El chico de blanco entró en el edificio de hierro donde su ayudante se afanaba sobre un fajo de billetes.
—¡Dios! Esa pandilla tenía pinta de ser bien dura.
—¿Esos okies? Todos tienen ese aspecto.
—No me gustaría nada tener que viajar en un cacharro como ese.
—Bueno, tú y yo somos sensatos. Esos condenados okies no tienen sensatez ni sentimiento. No son humanos. Un ser humano no podría vivir como viven ellos. Un ser humano no resistiría tanta suciedad y miseria. No son mucho mejores que gorilas.
—Pues yo sigo alegrándome de no tener que atravesar el desierto en un Hudson super seis. Hace el mismo ruido que una trilladora.
El otro muchacho miró su fajo de billetes. Y un goterón de sudor rodó por su dedo y cayó en los billetes rosados.
—Mira, no tienen gran problema. Son tan estúpidos que no saben que es peligroso. Y, Dios Todopoderoso, no han conocido nada mejor de lo que tienen. ¿Para qué te vas a preocupar?

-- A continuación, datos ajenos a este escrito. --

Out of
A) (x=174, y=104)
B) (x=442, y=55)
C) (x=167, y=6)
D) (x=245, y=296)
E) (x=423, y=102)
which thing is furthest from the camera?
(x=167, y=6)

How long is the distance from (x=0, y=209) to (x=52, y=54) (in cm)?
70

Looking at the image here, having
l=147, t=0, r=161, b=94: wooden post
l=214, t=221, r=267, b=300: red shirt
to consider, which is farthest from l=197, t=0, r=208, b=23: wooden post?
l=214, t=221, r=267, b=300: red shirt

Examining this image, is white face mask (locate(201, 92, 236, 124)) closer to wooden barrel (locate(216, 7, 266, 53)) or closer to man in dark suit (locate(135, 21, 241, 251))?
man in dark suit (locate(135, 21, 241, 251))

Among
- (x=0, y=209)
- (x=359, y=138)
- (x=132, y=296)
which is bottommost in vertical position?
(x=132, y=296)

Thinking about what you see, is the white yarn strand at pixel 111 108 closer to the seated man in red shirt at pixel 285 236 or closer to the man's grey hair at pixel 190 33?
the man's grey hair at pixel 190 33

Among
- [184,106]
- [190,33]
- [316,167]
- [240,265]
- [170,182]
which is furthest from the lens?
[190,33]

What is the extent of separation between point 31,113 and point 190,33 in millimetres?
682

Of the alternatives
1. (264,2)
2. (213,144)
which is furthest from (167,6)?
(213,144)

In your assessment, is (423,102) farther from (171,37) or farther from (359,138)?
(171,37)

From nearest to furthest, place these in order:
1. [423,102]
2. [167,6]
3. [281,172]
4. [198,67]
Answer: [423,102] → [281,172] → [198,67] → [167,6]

—No me preocupa. Sólo pensé que si estuviera en su lugar, no me gustaría nada.
—Eso es porque tú has conocido algo mejor. Ellos no —y secó con la manga el sudor que había caído en el billete rosa.

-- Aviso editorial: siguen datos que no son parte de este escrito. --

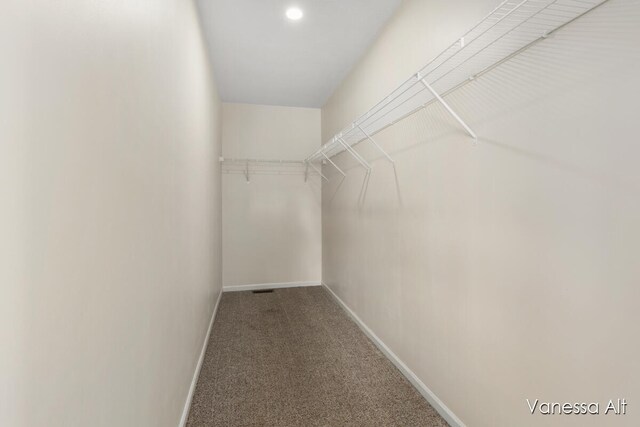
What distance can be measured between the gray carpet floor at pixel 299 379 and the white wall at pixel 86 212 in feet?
2.04

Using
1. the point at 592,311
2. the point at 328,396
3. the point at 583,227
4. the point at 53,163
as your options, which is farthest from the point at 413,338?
the point at 53,163

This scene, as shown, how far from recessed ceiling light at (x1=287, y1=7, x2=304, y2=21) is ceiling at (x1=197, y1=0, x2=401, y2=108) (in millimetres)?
41

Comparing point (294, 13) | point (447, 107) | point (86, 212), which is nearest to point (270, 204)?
point (294, 13)

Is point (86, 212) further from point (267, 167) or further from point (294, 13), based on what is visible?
point (267, 167)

El camión cogió la carretera y subió la larga colina, a través de roca quebrada y podrida. El motor hirvió al poco rato y Tom disminuyó la velocidad y condujo con calma. Cuesta arriba, serpenteando y retorciéndose en medio de una tierra muerta, quemada, blanca y gris, en la que no había ni el más ligero rastro de vida. En una ocasión Tom se detuvo durante unos minutos para que el motor se enfriara, y luego continuó. Coronaron el paso mientras el sol aún estaba alto y contemplaron el desierto al pie… montañas de ceniza negra en la lejanía y el amarillo sol reflejándose en el desierto gris. Los arbustos pequeños y raquíticos, salvia y tomillo, proyectaban sombras osadas sobre la arena y pedazos de roca. El deslumbrante sol estaba enfrente. Tom hizo una visera con la mano para poder ver. Pasaron la cima y bajaron en punto muerto para que el motor se enfriara. Se deslizaron por la larga cuesta hasta llegar al suelo del desierto y el ventilador giró para enfriar el agua del radiador. En el asiento del conductor, Tom, Al, Padre, y Winfield en sus rodillas, contemplaron el luminoso sol poniente, con ojos pétreos, y los semblantes morenos estaban húmedos de transpiración. La tierra abrasada y las colinas negras y cenicientas interrumpían la distancia uniforme, haciéndola parecer terrible a la luz rojiza del sol que se ocultaba.